▶ [WHAT TO WORK ON]:
Take the entries below and print all of them exactly, please.
§
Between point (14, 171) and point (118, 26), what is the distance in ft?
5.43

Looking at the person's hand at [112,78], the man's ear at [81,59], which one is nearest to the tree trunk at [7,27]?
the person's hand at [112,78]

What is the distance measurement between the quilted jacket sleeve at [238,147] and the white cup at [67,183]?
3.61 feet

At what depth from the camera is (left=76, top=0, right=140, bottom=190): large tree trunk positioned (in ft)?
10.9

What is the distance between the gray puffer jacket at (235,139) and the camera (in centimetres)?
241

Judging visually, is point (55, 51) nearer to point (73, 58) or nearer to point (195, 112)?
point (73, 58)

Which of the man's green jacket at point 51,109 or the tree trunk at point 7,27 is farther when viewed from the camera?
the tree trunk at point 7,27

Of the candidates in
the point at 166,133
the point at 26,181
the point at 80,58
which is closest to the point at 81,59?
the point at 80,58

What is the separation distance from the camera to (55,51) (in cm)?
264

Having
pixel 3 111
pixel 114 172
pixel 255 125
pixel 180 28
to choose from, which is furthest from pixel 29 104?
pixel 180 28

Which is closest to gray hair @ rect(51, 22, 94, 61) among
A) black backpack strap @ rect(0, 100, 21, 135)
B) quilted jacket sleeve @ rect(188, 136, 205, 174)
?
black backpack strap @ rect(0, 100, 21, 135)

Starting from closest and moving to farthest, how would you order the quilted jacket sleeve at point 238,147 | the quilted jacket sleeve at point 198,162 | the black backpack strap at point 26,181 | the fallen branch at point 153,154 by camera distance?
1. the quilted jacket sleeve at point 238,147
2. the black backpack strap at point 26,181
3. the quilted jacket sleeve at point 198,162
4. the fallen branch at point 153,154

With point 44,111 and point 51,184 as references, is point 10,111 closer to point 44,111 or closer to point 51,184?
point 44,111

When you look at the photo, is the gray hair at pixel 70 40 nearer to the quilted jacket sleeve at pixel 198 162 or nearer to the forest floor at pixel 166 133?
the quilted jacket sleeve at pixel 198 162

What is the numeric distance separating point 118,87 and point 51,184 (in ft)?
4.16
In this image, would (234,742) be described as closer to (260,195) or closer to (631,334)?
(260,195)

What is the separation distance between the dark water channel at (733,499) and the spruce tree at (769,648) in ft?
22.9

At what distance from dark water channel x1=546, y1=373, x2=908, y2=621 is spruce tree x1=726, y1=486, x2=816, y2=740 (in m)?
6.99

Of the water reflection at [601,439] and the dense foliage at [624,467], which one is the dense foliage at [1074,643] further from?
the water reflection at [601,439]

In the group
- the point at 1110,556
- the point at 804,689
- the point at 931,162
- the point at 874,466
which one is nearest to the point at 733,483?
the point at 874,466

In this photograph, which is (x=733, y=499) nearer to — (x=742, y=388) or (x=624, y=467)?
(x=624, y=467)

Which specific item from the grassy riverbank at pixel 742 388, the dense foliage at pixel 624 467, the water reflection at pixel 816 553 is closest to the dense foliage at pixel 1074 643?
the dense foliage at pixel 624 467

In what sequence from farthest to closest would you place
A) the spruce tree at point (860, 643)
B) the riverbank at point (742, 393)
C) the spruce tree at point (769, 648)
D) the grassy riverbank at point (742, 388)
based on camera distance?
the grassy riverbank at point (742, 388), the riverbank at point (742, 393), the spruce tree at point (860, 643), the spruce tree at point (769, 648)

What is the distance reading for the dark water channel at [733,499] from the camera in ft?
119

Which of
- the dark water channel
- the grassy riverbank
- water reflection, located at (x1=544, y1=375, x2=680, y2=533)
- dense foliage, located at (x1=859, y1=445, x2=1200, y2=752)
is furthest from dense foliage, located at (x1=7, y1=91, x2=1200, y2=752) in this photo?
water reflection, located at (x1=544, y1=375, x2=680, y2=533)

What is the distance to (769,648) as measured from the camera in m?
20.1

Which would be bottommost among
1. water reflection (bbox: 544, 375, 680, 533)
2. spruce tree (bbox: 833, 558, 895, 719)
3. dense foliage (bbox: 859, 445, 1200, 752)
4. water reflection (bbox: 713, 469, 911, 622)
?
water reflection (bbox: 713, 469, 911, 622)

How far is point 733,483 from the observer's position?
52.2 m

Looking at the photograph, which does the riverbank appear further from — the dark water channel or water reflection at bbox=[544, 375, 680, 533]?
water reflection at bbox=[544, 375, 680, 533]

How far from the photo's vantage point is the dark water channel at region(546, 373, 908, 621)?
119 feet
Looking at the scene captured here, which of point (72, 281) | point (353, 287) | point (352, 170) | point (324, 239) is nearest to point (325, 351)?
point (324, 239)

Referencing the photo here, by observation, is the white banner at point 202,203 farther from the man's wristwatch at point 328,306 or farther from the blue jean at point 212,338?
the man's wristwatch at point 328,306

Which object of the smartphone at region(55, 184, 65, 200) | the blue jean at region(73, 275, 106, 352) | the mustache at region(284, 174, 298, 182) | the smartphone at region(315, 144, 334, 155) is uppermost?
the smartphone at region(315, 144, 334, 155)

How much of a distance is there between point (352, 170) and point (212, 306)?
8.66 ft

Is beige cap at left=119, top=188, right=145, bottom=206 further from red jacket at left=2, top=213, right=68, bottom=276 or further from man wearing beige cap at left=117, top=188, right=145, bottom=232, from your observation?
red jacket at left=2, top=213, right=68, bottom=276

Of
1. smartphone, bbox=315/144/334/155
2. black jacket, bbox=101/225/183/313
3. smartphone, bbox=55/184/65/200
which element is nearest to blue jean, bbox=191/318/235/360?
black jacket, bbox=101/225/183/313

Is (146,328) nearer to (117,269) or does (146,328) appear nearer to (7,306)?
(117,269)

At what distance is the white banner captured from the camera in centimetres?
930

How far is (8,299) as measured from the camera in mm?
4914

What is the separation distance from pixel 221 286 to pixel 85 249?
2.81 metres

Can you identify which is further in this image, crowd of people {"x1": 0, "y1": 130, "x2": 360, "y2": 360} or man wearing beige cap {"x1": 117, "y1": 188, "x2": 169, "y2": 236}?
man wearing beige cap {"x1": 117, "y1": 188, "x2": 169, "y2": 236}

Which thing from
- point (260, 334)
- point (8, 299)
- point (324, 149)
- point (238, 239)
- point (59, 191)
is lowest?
§
▶ [OUTPUT OF THE EXERCISE]:
Between point (14, 171) and point (118, 26), what is the distance in ft?
5.43

Looking at the person's hand at [112,78], the man's ear at [81,59], which one is nearest to the tree trunk at [7,27]?
the person's hand at [112,78]

What is the distance measurement between the quilted jacket sleeve at [238,147] and the white cup at [67,183]?
3.61 feet

At what depth from the camera is (left=76, top=0, right=140, bottom=190): large tree trunk positioned (in ft)?
10.9

What is the distance between the gray puffer jacket at (235,139) and the camera (in centimetres)?
241

Judging visually, is point (55, 51) nearer to point (73, 58) or nearer to point (195, 112)?
point (73, 58)

Which of the man's green jacket at point 51,109 or the tree trunk at point 7,27 is farther when viewed from the camera?
the tree trunk at point 7,27

Of the candidates in
the point at 166,133
the point at 26,181
the point at 80,58
which is closest to the point at 81,59?
the point at 80,58

What is the separation distance from the camera to (55,51) (in cm)?
264

Having
pixel 3 111
pixel 114 172
pixel 255 125
pixel 180 28
to choose from, which is furthest from pixel 29 104?
pixel 180 28

Which is closest to gray hair @ rect(51, 22, 94, 61) among
A) black backpack strap @ rect(0, 100, 21, 135)
B) quilted jacket sleeve @ rect(188, 136, 205, 174)
?
black backpack strap @ rect(0, 100, 21, 135)

Starting from closest and moving to farthest, how would you order the quilted jacket sleeve at point 238,147 | the quilted jacket sleeve at point 198,162 | the black backpack strap at point 26,181 | the fallen branch at point 153,154 by camera distance?
1. the quilted jacket sleeve at point 238,147
2. the black backpack strap at point 26,181
3. the quilted jacket sleeve at point 198,162
4. the fallen branch at point 153,154

With point 44,111 and point 51,184 as references, is point 10,111 closer to point 44,111 or closer to point 51,184?
point 44,111

When you look at the photo, is the gray hair at pixel 70 40 nearer to the quilted jacket sleeve at pixel 198 162 or nearer to the forest floor at pixel 166 133?
the quilted jacket sleeve at pixel 198 162

What is the numeric distance separating point 118,87 and point 51,184 (in ft)?
4.16
In this image, would (234,742) be described as closer to (260,195) or closer to (631,334)?
(260,195)

What is the separation distance between the dark water channel at (733,499) and the spruce tree at (769,648) in ft?
22.9

At what distance from dark water channel x1=546, y1=373, x2=908, y2=621 is spruce tree x1=726, y1=486, x2=816, y2=740 (in m)?
6.99

Of the water reflection at [601,439] and the dense foliage at [624,467], which one is the dense foliage at [1074,643] further from?
the water reflection at [601,439]

In the group
- the point at 1110,556
- the point at 804,689
- the point at 931,162
- the point at 874,466
which one is nearest to the point at 733,483?
the point at 874,466

In this photograph, which is (x=733, y=499) nearer to — (x=742, y=388) or (x=624, y=467)?
(x=624, y=467)

Which specific item from the grassy riverbank at pixel 742 388, the dense foliage at pixel 624 467, the water reflection at pixel 816 553 is closest to the dense foliage at pixel 1074 643?
the dense foliage at pixel 624 467

In what sequence from farthest to closest would you place
A) the spruce tree at point (860, 643)
B) the riverbank at point (742, 393)
C) the spruce tree at point (769, 648)
D) the grassy riverbank at point (742, 388)
based on camera distance?
the grassy riverbank at point (742, 388), the riverbank at point (742, 393), the spruce tree at point (860, 643), the spruce tree at point (769, 648)

What is the distance reading for the dark water channel at [733,499] from the camera in ft?
119

Which of
- the dark water channel
- the grassy riverbank
- water reflection, located at (x1=544, y1=375, x2=680, y2=533)
- dense foliage, located at (x1=859, y1=445, x2=1200, y2=752)
is furthest from dense foliage, located at (x1=7, y1=91, x2=1200, y2=752) in this photo?
water reflection, located at (x1=544, y1=375, x2=680, y2=533)

What is the distance to (769,648) as measured from the camera in m?
20.1

Which would be bottommost among
1. water reflection (bbox: 544, 375, 680, 533)
2. spruce tree (bbox: 833, 558, 895, 719)
3. dense foliage (bbox: 859, 445, 1200, 752)
4. water reflection (bbox: 713, 469, 911, 622)
?
water reflection (bbox: 713, 469, 911, 622)

How far is point 733,483 from the observer's position?
52.2 m

Looking at the photograph, which does the riverbank appear further from — the dark water channel or water reflection at bbox=[544, 375, 680, 533]?
water reflection at bbox=[544, 375, 680, 533]

How far from the photo's vantage point is the dark water channel at region(546, 373, 908, 621)?
119 feet
Looking at the scene captured here, which of point (72, 281) | point (353, 287) | point (352, 170) | point (324, 239) is nearest to point (325, 351)?
point (324, 239)

Referencing the photo here, by observation, is the white banner at point 202,203 farther from the man's wristwatch at point 328,306 or farther from the blue jean at point 212,338?
the man's wristwatch at point 328,306

Which object of the smartphone at region(55, 184, 65, 200) | the blue jean at region(73, 275, 106, 352) | the mustache at region(284, 174, 298, 182) | the smartphone at region(315, 144, 334, 155) is uppermost?
the smartphone at region(315, 144, 334, 155)

How much of a distance is there between point (352, 170) and point (212, 306)?
8.66 ft

Is beige cap at left=119, top=188, right=145, bottom=206 further from red jacket at left=2, top=213, right=68, bottom=276 or further from man wearing beige cap at left=117, top=188, right=145, bottom=232, from your observation?
red jacket at left=2, top=213, right=68, bottom=276

Of
1. smartphone, bbox=315/144/334/155
2. black jacket, bbox=101/225/183/313
3. smartphone, bbox=55/184/65/200
which element is nearest to blue jean, bbox=191/318/235/360?
black jacket, bbox=101/225/183/313

Is (146,328) nearer to (117,269) or does (146,328) appear nearer to (7,306)?
(117,269)

At what distance is the white banner captured from the camera in centimetres?
930

How far is (8,299) as measured from the camera in mm?
4914

What is the separation distance from pixel 221 286 to pixel 85 249?
2.81 metres

Can you identify which is further in this image, crowd of people {"x1": 0, "y1": 130, "x2": 360, "y2": 360} or man wearing beige cap {"x1": 117, "y1": 188, "x2": 169, "y2": 236}?
man wearing beige cap {"x1": 117, "y1": 188, "x2": 169, "y2": 236}

Which thing from
- point (260, 334)
- point (8, 299)
- point (324, 149)
- point (238, 239)
- point (59, 191)
is lowest?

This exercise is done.